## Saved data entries
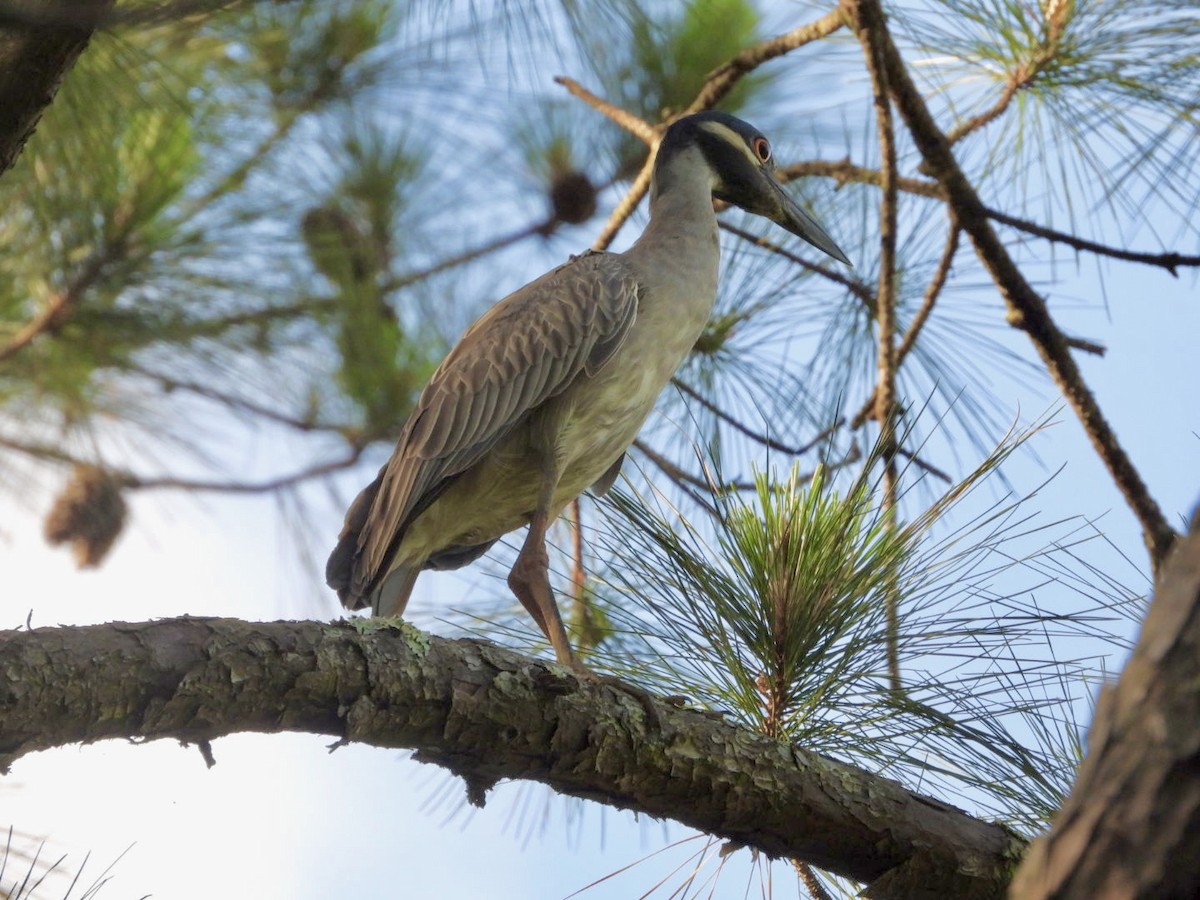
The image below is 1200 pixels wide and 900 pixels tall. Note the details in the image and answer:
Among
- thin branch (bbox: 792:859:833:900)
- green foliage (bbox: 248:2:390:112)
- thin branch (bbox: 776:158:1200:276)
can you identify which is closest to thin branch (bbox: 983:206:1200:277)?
thin branch (bbox: 776:158:1200:276)

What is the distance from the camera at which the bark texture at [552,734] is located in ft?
6.11

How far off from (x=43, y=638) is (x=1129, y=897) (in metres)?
1.42

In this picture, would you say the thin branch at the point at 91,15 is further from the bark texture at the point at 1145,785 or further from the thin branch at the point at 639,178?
the thin branch at the point at 639,178

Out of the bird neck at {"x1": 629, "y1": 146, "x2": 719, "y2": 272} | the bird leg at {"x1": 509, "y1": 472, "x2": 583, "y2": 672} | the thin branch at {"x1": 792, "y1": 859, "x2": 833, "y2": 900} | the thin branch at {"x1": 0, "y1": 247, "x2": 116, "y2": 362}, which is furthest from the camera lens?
the thin branch at {"x1": 0, "y1": 247, "x2": 116, "y2": 362}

## Aim
Copy out all of the records above word for word, leaving out the pictures.

## Exercise result
The image below is 1200 pixels wide and 900 pixels tall. Note the details in the image and answer:
Among
- thin branch (bbox: 792:859:833:900)
- green foliage (bbox: 248:2:390:112)
- thin branch (bbox: 776:158:1200:276)
can you identify which is closest to thin branch (bbox: 983:206:1200:277)?
thin branch (bbox: 776:158:1200:276)

What is the distance from the camera at which the bark texture at [552,734] is located in ft?
6.11

How far off from (x=43, y=638) is (x=1129, y=897) (in metres)?
1.42

In this picture, would you say the thin branch at the point at 91,15 is further from the bark texture at the point at 1145,785 or further from the thin branch at the point at 639,178?
the thin branch at the point at 639,178

Out of the bird neck at {"x1": 629, "y1": 146, "x2": 719, "y2": 272} | the bird leg at {"x1": 509, "y1": 472, "x2": 583, "y2": 672} | the thin branch at {"x1": 792, "y1": 859, "x2": 833, "y2": 900} | the thin branch at {"x1": 0, "y1": 247, "x2": 116, "y2": 362}, which is furthest from the camera lens?
the thin branch at {"x1": 0, "y1": 247, "x2": 116, "y2": 362}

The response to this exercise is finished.